La revolución no llegó al poder
En un libro publicado precisamente en el año 1968, Diferencia y repetición” el filósofo francés Gilles Deleuze señalaba el clima intelectual de la época: “Pero el pensamiento moderno nace del fracaso de la representación, de la pérdida de las identidades y del descubrimiento de todas las fuerzas que actúan bajo la representación de lo idéntico. El mundo moderno es el de los simulacros”. Las jornadas de Mayo del 68 mostraron la pérdida de las identidades (los revolucionarios fueron los estudiantes y no los obreros como decía la doctrina marxista); descubrieron efectivamente el poder de las fuerzas escondidas, al punto de paralizar Francia, y pusieron en vilo al gobierno de De Gaulle para, finalmente, no terminar en revolución sino en reformas. Un simulacro. Fue la “revolución inencontrable”, como la bautizó Raymond Aron.

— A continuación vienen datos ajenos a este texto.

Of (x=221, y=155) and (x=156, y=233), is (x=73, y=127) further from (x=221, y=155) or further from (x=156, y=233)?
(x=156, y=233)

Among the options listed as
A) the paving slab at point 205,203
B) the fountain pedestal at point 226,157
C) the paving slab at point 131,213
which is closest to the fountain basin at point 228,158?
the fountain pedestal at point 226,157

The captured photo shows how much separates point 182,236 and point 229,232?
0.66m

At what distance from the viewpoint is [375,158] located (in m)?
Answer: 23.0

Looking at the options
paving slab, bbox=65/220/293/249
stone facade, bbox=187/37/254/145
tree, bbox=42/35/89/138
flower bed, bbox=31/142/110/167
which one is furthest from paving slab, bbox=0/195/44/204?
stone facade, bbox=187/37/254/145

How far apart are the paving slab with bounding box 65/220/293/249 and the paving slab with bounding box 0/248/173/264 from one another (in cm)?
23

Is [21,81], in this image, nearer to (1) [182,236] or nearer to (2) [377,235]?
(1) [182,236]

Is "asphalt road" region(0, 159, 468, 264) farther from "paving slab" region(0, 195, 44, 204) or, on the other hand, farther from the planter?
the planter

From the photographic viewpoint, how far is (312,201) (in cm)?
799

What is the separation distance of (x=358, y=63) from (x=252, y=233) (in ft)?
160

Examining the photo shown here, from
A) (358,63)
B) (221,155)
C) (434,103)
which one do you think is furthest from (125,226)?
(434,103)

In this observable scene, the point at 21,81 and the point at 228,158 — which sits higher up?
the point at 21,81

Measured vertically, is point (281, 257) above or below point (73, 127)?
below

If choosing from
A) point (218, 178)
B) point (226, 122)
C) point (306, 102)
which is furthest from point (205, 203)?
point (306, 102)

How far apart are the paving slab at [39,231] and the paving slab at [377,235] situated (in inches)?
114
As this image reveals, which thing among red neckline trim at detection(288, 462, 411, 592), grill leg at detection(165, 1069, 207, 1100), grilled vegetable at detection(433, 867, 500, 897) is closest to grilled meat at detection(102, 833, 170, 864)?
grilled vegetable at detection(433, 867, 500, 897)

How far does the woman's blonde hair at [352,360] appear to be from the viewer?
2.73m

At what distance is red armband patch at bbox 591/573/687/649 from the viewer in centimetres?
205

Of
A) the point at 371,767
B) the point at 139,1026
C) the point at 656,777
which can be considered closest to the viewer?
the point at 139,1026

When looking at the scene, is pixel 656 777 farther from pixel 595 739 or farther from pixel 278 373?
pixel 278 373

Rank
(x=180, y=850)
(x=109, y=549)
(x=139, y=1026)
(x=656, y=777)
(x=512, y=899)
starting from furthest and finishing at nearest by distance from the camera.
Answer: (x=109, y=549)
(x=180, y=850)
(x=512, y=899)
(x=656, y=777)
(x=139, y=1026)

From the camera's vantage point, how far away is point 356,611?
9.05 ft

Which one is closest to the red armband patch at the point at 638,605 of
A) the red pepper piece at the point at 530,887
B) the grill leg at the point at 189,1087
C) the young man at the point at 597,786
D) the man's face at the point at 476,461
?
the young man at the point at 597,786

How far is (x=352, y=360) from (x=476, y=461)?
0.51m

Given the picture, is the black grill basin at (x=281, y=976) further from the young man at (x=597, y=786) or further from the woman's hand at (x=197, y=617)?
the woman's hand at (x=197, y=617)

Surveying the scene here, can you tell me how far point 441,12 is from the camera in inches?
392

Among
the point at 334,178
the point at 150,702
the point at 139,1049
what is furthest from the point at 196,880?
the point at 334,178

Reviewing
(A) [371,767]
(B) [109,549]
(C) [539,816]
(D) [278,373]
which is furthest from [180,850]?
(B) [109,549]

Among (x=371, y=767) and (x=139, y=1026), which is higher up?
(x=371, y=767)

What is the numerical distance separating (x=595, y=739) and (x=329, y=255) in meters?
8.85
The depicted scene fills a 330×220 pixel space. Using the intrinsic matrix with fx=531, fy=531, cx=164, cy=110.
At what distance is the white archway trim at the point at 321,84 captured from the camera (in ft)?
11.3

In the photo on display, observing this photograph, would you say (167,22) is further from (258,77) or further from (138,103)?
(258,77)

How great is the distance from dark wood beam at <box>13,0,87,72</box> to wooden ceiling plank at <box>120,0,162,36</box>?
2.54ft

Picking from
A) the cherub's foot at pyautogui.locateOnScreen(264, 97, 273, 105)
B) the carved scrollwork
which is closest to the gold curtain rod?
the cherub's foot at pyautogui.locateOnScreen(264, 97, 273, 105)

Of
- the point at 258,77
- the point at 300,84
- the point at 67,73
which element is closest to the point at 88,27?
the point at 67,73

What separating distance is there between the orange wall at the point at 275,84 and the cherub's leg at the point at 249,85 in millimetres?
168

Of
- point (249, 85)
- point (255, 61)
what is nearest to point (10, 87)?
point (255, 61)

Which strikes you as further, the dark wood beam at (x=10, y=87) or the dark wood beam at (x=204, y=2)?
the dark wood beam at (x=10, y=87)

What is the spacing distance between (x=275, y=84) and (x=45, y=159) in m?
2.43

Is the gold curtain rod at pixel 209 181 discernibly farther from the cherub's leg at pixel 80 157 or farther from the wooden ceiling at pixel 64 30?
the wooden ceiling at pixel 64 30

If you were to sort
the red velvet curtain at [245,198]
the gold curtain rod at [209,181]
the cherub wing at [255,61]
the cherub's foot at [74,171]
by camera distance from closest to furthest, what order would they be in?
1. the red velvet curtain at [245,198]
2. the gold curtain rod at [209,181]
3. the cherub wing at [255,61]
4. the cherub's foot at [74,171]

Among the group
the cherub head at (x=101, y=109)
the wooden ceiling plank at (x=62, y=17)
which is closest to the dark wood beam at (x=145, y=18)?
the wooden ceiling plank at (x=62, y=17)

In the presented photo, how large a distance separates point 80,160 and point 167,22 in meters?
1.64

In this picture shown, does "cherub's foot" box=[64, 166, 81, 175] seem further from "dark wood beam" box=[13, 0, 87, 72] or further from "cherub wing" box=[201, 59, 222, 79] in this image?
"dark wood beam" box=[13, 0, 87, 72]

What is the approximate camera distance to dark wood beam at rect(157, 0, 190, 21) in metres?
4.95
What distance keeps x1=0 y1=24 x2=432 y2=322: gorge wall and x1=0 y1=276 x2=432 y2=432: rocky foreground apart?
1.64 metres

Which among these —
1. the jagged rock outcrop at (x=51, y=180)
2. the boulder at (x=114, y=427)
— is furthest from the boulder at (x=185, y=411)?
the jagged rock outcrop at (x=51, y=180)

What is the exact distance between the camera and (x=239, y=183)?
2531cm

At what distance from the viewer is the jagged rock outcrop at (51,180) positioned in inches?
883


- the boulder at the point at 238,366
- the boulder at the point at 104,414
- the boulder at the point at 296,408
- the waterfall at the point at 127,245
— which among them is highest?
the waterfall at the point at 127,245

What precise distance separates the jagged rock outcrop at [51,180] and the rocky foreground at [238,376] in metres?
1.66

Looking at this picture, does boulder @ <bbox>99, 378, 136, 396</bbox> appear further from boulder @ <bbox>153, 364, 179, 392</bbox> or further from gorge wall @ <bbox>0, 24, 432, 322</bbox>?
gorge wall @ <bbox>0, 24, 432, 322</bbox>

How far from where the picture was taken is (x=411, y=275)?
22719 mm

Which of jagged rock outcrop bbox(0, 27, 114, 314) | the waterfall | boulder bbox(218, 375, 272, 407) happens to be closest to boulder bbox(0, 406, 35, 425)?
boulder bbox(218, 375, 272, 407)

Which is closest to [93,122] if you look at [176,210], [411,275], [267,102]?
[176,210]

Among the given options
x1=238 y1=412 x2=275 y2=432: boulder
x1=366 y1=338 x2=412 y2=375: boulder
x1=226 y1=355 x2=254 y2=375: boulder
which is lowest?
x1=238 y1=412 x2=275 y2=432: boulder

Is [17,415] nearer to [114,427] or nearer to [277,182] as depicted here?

¿Qué puede seducir hasta ahora de Mayo del 68? Aunque en verdad sea cada vez menos y se pase, sin darse cuenta, del éxtasis a la rememoración. La explicación de Aron es convincente: lo sucedido en esas semanas tiene para todos los gustos. Basta congelar uno de sus rostros para declararse romántico sin remedio o escéptico sin salvación: ¿momento de realización de lo utópico o simplemente manifestación de una crisis de ajuste de la sociedad posindustrial? Principio de realidad: los sindicatos obreros llegaron tarde a los acontecimientos, paralizaron al país con los estudiantes por unos días, y luego, con el nuevo paquete de reformas laborales, terminaron la insurrección.
Para algunos intelectuales, Mayo del 68 fue una fiesta en la que sus pensamientos y la realidad se desposaban en las calles de París. El hombre unidimensional, de Marcuse, se volvió para muchos libro de cabecera obligado. Sartre, fiel a su condición de mandarín, “arregló cuentas” con sus colegas que no participaban en la fiesta, Raymond Aron o Albert Camus. Sus dicterios fueron su despedida del escenario. Paradójicamente, unos jóvenes, Derrida, Deleuze, Foucault, abandonaban, sin nostalgia, las aventuras de la razón dialéctica sartreana.
Basta congelar uno de sus rostros para declararse romántico sin remedio o escéptico sin salvación...’.